__Record excerpts__:

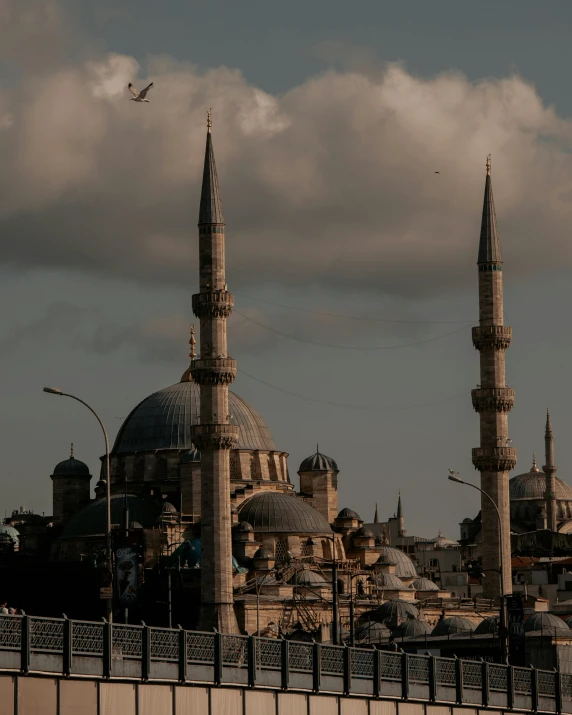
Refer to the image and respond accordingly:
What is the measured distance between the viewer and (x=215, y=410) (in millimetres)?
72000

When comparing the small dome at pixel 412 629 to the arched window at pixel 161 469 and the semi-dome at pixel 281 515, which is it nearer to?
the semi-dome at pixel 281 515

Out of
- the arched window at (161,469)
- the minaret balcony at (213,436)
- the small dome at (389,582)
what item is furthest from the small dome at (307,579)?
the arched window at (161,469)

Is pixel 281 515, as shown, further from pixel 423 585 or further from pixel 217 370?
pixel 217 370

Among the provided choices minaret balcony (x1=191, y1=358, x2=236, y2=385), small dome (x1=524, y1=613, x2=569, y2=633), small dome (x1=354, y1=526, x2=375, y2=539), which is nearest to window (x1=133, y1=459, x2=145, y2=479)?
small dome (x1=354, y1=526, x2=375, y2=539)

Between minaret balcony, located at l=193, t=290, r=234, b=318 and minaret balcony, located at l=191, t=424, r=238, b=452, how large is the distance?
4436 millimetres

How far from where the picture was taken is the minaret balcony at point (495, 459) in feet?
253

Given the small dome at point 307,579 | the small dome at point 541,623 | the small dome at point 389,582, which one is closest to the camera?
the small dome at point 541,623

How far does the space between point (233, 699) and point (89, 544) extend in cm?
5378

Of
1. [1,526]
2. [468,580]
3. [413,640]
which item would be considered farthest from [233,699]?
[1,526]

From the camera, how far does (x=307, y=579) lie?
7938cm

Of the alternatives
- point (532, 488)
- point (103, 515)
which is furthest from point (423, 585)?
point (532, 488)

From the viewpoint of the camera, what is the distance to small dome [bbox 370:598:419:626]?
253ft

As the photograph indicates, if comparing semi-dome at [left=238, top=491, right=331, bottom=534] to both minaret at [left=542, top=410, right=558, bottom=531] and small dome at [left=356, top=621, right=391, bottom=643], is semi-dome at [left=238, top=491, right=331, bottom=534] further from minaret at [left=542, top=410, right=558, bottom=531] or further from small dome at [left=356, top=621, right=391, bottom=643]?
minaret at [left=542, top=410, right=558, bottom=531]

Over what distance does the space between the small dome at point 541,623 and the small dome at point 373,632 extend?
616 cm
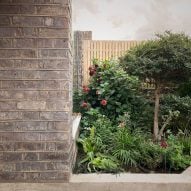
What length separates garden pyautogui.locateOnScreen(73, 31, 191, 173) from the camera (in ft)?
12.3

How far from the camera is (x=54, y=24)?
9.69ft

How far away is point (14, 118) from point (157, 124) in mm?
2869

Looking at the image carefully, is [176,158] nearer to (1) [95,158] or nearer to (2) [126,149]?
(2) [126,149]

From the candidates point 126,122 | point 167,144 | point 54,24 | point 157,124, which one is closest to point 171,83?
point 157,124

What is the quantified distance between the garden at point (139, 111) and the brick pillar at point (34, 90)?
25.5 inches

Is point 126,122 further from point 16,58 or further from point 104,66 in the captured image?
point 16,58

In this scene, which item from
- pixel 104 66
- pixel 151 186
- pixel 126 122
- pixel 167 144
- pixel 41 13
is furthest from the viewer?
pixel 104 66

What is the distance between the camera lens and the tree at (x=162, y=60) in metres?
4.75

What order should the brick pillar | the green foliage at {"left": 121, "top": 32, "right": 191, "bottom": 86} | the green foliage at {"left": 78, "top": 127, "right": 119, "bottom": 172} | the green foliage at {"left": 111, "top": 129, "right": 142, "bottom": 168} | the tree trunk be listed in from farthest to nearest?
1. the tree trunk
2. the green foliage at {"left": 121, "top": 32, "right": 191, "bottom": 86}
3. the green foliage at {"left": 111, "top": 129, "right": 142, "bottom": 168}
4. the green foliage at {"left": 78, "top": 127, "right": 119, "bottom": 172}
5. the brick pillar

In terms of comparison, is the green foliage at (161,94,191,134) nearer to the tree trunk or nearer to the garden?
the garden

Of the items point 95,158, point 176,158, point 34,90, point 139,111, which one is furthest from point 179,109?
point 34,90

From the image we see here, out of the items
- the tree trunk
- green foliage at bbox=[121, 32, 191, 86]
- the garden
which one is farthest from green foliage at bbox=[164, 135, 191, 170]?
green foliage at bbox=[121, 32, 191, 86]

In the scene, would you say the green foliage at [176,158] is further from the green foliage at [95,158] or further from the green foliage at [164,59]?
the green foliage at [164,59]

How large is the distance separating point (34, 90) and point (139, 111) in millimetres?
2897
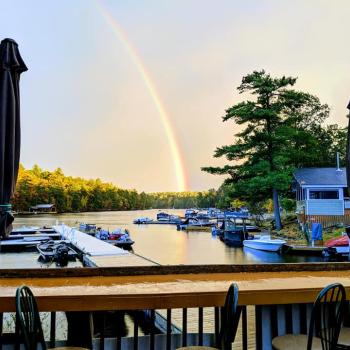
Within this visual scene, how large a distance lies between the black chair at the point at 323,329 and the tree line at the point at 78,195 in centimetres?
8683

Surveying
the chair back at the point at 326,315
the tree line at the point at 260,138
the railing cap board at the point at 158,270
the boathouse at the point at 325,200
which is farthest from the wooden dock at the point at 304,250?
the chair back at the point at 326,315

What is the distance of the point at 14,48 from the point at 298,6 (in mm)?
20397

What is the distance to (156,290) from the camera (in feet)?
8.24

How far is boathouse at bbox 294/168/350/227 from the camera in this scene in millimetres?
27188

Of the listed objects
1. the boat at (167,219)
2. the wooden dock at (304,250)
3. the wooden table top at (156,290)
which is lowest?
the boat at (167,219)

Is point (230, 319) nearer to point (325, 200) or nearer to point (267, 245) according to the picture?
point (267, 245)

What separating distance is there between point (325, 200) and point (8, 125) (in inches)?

* * *

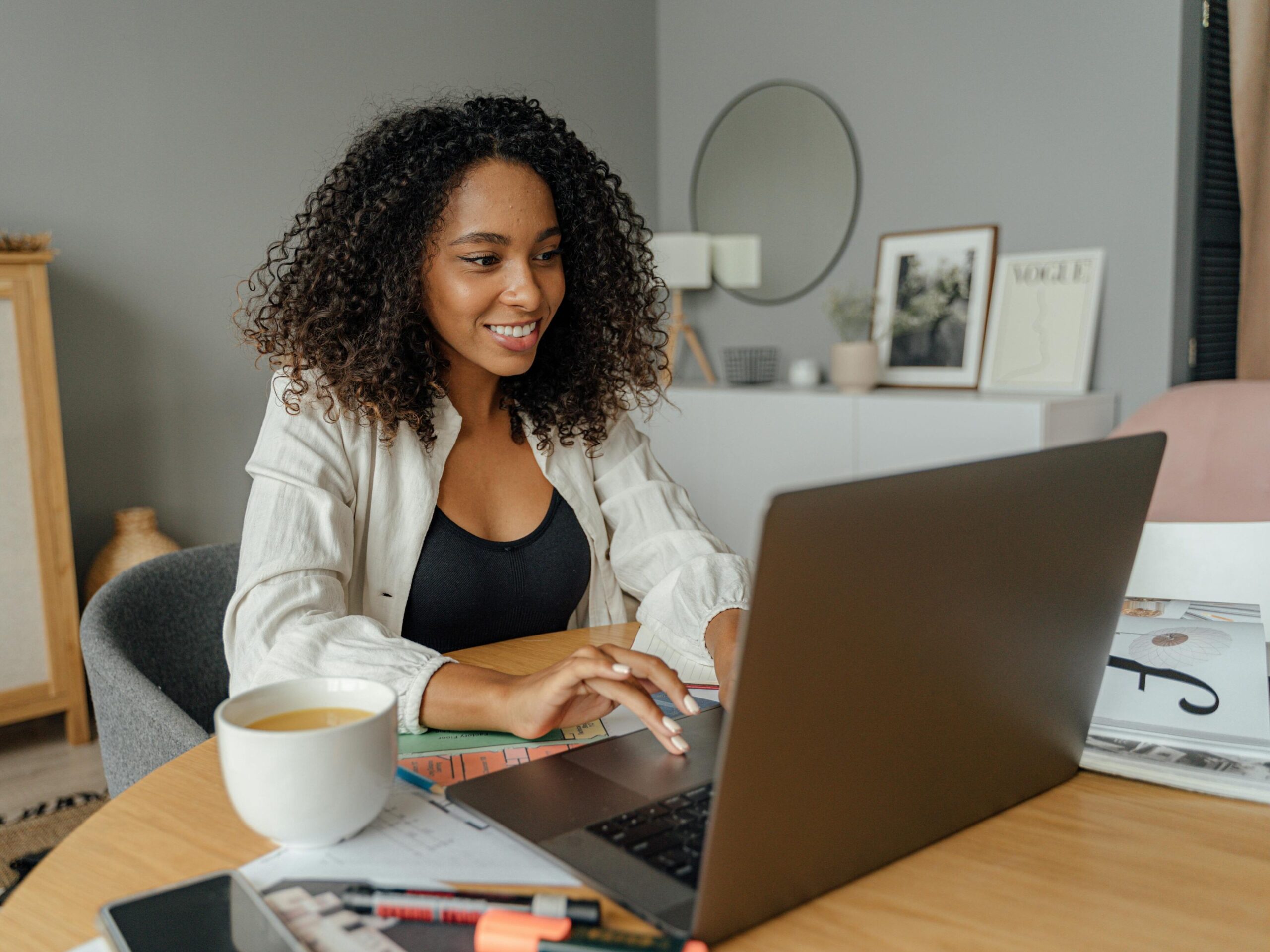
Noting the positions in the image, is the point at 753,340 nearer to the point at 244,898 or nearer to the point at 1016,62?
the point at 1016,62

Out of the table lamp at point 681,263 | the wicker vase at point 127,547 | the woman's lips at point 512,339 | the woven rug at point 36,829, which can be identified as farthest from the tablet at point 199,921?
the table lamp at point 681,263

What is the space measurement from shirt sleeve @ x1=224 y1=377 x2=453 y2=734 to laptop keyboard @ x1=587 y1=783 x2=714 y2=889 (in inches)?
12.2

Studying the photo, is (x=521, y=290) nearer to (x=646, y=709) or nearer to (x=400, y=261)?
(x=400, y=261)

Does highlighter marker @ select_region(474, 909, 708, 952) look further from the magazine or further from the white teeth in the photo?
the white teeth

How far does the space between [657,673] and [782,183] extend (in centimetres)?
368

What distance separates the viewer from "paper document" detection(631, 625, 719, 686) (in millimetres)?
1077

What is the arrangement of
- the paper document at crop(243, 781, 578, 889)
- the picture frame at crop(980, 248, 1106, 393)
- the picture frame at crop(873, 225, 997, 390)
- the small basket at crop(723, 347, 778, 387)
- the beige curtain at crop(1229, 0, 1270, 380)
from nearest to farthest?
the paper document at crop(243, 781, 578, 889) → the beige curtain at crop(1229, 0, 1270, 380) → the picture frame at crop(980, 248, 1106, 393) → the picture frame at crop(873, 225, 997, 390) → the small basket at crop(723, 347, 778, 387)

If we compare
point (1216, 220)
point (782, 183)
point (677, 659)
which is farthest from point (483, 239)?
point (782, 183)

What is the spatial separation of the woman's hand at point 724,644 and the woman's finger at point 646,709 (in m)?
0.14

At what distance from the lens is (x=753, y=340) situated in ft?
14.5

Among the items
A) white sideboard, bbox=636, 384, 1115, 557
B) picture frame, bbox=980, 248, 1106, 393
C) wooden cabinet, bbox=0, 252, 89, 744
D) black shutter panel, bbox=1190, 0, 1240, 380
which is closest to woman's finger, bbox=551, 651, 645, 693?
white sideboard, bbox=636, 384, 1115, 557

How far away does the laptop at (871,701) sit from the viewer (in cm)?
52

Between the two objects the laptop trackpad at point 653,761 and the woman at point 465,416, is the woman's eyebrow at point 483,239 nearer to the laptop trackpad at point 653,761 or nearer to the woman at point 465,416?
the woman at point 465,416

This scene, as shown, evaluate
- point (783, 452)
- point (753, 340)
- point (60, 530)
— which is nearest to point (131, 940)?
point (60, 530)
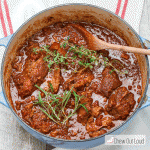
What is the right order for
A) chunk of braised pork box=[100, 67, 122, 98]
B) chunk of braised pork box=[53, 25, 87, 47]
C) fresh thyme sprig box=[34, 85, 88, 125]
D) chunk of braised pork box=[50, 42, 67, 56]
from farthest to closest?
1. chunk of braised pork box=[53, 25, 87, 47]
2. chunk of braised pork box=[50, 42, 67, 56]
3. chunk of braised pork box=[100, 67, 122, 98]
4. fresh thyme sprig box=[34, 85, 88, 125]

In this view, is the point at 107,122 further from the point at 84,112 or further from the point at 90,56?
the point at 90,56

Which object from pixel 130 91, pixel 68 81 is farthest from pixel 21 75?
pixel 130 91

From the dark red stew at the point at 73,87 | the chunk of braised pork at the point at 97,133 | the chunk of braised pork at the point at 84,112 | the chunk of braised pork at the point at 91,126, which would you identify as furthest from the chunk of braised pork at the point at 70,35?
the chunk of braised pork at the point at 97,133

...

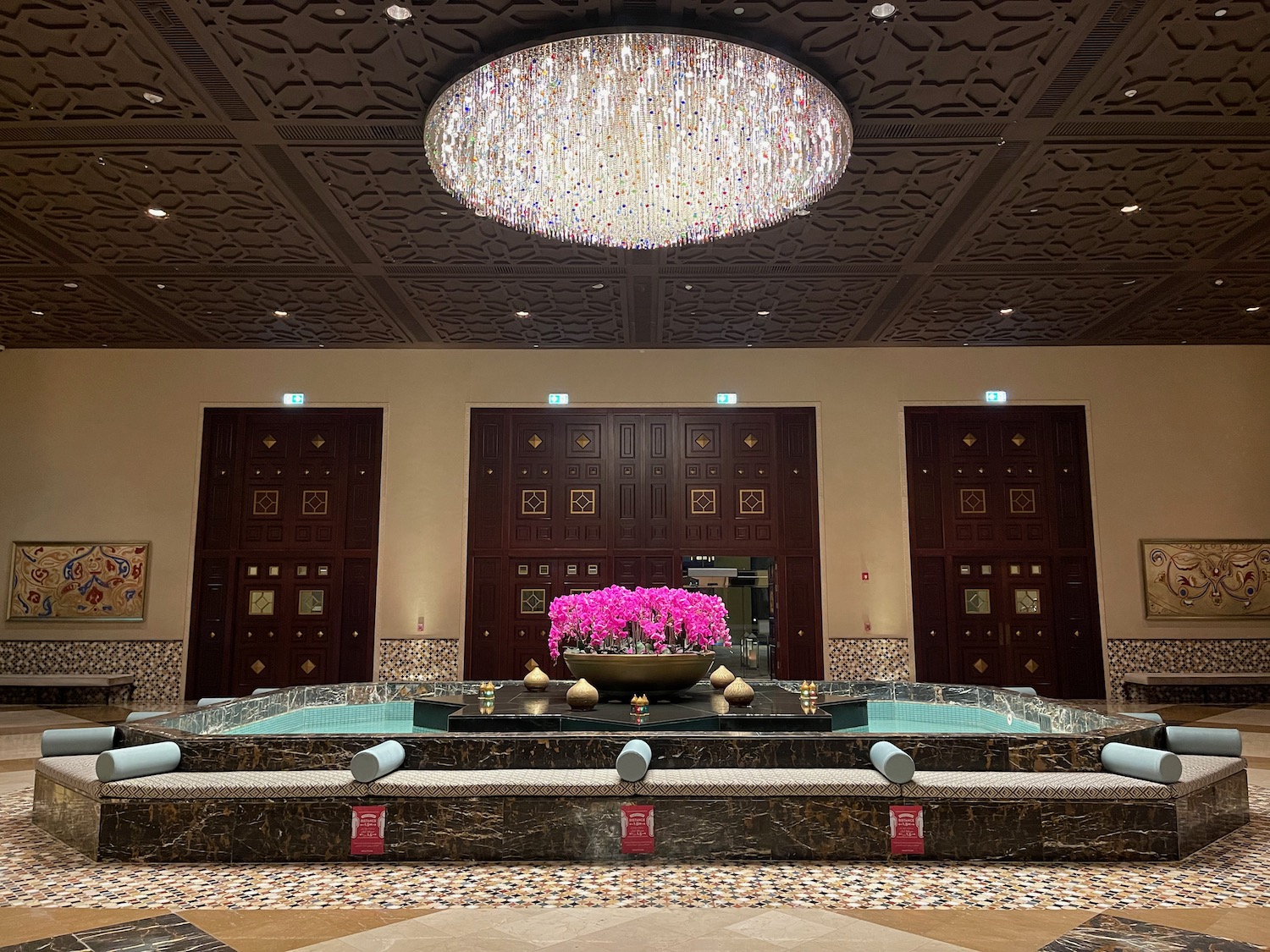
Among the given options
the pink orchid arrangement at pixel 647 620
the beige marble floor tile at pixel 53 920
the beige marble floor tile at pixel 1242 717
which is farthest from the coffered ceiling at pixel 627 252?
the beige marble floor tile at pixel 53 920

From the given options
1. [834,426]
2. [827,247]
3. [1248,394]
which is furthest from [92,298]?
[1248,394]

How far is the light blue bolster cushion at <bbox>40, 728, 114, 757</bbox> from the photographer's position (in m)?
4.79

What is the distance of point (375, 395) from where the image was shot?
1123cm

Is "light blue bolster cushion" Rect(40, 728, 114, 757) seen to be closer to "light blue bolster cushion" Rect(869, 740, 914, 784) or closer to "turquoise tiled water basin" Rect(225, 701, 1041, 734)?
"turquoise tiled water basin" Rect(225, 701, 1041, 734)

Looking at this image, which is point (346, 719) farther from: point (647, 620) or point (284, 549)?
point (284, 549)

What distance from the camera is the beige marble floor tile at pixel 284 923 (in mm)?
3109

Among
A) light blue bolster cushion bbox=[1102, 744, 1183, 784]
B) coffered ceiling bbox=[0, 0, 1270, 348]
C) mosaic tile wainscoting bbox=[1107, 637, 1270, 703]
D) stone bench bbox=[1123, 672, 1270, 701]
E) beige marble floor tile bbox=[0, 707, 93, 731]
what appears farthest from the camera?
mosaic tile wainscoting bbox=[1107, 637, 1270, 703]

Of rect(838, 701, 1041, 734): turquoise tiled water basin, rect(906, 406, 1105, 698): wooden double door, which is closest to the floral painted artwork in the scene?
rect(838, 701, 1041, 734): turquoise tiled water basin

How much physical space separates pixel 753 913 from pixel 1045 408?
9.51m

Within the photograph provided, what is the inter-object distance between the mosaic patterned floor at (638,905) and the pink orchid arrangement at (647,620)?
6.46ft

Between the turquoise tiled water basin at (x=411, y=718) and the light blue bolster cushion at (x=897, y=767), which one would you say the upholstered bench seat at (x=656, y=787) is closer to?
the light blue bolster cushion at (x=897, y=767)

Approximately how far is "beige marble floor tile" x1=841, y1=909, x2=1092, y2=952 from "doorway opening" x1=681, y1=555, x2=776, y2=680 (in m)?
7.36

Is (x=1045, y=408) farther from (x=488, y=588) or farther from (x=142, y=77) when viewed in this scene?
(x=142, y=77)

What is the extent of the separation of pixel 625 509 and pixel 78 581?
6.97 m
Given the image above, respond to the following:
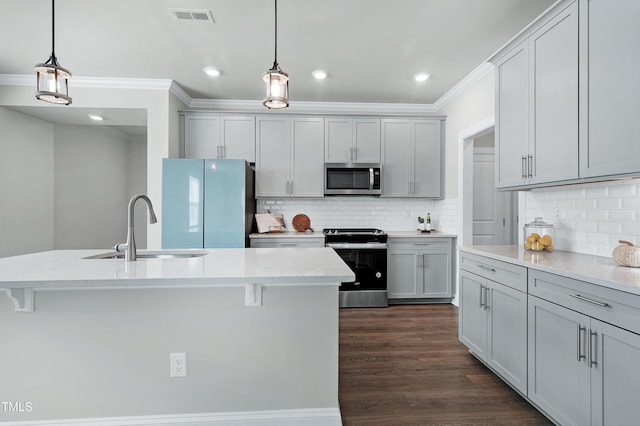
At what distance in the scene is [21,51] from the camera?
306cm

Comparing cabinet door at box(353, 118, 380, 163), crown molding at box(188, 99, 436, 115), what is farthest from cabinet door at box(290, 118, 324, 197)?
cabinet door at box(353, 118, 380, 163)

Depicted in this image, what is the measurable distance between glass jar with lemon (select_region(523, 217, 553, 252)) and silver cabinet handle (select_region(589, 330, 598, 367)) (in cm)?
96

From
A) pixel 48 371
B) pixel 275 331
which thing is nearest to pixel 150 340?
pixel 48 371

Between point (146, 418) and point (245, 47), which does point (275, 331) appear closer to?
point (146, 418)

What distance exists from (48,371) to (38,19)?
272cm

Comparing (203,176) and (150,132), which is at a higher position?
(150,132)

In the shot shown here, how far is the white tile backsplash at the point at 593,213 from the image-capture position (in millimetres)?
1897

__Exercise__:
Copy the stretch of entries from the line containing "How far from where" through the line containing "25.5 inches", both ends included, reproducing each line exactly and leaving the pictures out of your answer.

__Written response__:
How far from where the picture was taken is the minaret balcony at point (495, 459) in feet?
253

Given the small dome at point 307,579 | the small dome at point 541,623 | the small dome at point 389,582, which one is closest to the camera?
the small dome at point 541,623

How far does the space between point (233, 699) and point (89, 544) extend in cm?
5378

Of
1. [1,526]
2. [468,580]
3. [413,640]
which item would be considered farthest from [233,699]?
[1,526]

From the camera, how far does (x=307, y=579) lie?
7938cm

Of the alternatives
- point (532, 488)
- point (103, 515)
which is furthest from point (423, 585)?
point (532, 488)

From the viewpoint of the camera, what is the distance to small dome [bbox 370:598:419:626]?
253ft

As the photograph indicates, if comparing semi-dome at [left=238, top=491, right=331, bottom=534] to both minaret at [left=542, top=410, right=558, bottom=531] and small dome at [left=356, top=621, right=391, bottom=643], is semi-dome at [left=238, top=491, right=331, bottom=534] further from minaret at [left=542, top=410, right=558, bottom=531] or further from small dome at [left=356, top=621, right=391, bottom=643]?
minaret at [left=542, top=410, right=558, bottom=531]

Over what distance does the space between the small dome at point 541,623 and the small dome at point 373,632 extend?
616 cm
What length separates garden pyautogui.locateOnScreen(73, 31, 191, 173) from the camera (in ft)?
12.3

How far from the camera is (x=54, y=24)?
9.69ft

How far away is point (14, 118) from point (157, 124) in mm?
2869

Looking at the image carefully, is [176,158] nearer to (1) [95,158] or nearer to (2) [126,149]?
(2) [126,149]

From the candidates point 126,122 | point 167,144 | point 54,24 | point 157,124, which one is closest to point 171,83?
point 157,124

What is the quantified distance between the garden at point (139, 111) and the brick pillar at point (34, 90)?
25.5 inches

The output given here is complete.